Infinitely divisible

The first two arguments are usually interpreted as critiques of the idea of continuous motion in infinitely divisible space and time. They differ only in that the first is expressed in terms of absolute motion, whereas the second shows that the same argument applies to relative motion. Regarding these first two arguments, there's a tradition among some high school calculus teachers to present them as "Zeno's Paradox", and then "resolve the paradox" by pointing out that an infinite series can have a finite sum. This may be a useful pedagogical device for beginning calculus students, but it misses an interesting and important philosophical point implied by Zeno's arguments. To see this, we can re-formulate the essence of these two arguments in more modern terms, and show that, far from being vitiated by the convergence of infinite series, they actually depend on the convergence of the geometric series.
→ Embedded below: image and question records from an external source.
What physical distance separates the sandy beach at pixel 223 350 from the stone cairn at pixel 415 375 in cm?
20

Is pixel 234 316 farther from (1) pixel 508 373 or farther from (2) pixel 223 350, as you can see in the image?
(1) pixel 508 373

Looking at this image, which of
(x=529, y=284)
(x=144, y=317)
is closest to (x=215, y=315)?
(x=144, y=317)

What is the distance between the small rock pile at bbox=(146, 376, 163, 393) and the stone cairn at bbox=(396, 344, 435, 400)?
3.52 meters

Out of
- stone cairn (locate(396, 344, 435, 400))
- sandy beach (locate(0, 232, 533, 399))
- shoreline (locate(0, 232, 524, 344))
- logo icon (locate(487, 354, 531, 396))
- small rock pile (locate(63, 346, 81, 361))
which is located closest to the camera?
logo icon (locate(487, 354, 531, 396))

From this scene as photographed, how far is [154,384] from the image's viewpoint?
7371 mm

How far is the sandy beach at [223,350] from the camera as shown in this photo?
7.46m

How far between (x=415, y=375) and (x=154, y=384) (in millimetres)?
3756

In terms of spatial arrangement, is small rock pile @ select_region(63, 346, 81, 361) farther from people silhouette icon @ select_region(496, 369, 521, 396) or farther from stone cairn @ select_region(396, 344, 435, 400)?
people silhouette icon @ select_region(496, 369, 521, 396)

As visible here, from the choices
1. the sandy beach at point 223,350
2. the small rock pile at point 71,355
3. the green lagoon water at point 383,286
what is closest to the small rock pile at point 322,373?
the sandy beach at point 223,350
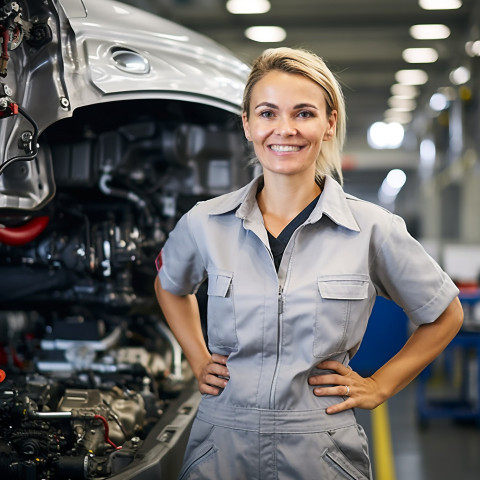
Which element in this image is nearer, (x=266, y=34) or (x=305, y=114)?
(x=305, y=114)

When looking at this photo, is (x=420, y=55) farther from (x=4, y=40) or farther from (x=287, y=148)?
(x=287, y=148)

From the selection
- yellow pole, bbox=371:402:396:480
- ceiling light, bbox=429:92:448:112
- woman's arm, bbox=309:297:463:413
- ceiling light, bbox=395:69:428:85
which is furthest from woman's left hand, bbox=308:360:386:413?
ceiling light, bbox=395:69:428:85

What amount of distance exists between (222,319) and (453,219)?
15127 mm

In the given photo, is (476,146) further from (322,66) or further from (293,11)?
(322,66)

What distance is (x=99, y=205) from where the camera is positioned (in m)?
3.36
Consider a ray of light bouncing between an infinite sequence of mirrors as illustrated below:

On the assumption that matter, space, and time are continuous and infinitely divisible, we can conceive of a point-like particle (say, a photon) travelling at constant speed through a sequence of mirrors whose sizes and separations decrease geometrically (e.g., by a factor of two) on each step. The envelope around these mirrors is clearly a wedge shape that converges to a point, and the total length of the zigzag path is obviously finite (because the geometric series 1 + 1/2 + 1/4 + ... converges), so the particle must reach "the end" in finite time. The essence of Zeno's position against continuity and infinite divisibility is that there is no logical way for the photon to emerge from the sequence of mirrors. The direction in which the photon would be travelling when it emerged would depend on the last mirror it hit, but there is no "last" mirror.
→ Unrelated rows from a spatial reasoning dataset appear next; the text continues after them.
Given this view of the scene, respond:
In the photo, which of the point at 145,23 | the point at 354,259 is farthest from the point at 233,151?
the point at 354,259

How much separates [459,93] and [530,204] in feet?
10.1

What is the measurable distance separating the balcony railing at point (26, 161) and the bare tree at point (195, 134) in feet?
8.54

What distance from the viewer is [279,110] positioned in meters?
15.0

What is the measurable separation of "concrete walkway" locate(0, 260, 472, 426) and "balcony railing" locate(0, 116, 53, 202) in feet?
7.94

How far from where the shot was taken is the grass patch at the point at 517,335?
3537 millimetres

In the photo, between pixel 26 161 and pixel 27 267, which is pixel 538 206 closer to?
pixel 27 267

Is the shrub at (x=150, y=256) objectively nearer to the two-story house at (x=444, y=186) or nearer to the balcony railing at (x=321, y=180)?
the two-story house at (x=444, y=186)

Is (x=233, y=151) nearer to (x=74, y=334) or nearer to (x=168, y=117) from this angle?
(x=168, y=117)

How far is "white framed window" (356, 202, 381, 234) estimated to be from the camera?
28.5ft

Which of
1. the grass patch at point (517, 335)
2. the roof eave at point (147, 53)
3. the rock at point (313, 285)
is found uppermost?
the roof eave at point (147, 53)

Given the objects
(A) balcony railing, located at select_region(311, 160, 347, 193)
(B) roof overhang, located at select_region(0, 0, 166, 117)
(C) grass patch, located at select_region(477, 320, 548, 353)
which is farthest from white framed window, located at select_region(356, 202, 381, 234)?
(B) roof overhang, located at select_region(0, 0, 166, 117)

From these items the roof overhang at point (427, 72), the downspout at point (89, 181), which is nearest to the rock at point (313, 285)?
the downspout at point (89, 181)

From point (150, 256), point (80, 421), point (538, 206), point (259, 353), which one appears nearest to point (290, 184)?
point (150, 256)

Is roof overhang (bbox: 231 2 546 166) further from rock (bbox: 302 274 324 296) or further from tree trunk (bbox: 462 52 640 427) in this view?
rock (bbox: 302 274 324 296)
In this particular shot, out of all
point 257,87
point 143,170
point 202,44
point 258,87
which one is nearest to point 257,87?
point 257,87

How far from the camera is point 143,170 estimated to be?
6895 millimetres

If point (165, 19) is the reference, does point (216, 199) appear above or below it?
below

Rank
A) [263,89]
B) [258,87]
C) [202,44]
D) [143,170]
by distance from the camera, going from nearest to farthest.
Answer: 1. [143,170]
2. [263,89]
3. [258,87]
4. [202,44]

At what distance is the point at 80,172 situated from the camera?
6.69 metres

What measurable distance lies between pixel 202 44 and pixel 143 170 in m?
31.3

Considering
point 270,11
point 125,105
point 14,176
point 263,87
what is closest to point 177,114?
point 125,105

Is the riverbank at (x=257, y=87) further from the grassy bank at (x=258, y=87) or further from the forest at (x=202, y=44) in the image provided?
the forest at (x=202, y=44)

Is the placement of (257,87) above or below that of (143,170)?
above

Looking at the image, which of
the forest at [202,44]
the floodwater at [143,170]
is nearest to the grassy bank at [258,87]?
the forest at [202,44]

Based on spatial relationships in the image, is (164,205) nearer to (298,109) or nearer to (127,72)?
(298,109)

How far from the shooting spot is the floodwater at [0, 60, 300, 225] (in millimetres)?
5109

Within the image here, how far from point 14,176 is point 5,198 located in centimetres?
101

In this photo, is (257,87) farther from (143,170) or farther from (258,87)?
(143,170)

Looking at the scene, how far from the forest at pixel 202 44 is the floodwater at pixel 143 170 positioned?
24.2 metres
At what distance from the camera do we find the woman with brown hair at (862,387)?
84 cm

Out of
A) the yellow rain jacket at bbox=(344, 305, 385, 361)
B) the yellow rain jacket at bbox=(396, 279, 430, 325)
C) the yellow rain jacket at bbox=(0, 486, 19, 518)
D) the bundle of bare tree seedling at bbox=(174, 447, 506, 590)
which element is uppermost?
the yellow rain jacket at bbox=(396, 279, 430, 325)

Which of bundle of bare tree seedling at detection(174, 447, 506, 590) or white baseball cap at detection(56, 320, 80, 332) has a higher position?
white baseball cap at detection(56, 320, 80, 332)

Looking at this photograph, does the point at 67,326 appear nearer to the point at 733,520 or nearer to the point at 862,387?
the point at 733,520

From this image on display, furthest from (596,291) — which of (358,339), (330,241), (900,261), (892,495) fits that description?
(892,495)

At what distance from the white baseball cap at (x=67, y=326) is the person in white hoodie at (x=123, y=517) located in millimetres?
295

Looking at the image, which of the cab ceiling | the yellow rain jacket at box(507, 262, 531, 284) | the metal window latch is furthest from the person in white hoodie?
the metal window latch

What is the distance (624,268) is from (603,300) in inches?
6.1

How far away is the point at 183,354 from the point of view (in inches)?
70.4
Similarly we could construct "Zeno's maze" by having a beam of light directed around a spiral as shown below:

Again the total path is finite, but has no end, i.e., no final direction, and a ray propagating along this path can neither continue nor escape. Of course, modern readers may feel entitled to disregard this line of reasoning, knowing that matter consists of atoms which are not infinitely divisible, so we could never construct an infinite sequence of geometrically decreasing mirrors. Also, every photon has some finite scattering wavelength and thus cannot be treated as a "point particle". However, these arguments merely confirms Zeno's position that the physical world is not scale-invariant or infinitely divisible. Thus, we haven't debunked Zeno, we've merely conceded his point. Of course, this point is not, in itself, paradoxical. It simply indicates that at some level the physical world must be regarded as consisting of finite indivisible entities. We arrive at Zeno's paradox only when these arguments against infinite divisibility are combined with the complementary set of arguments (The Arrow and The Stadium) which show that a world consisting of finite indivisible entities is also logically impossible, thereby presenting us with the conclusion that physical reality can be neither continuous nor discontinuous.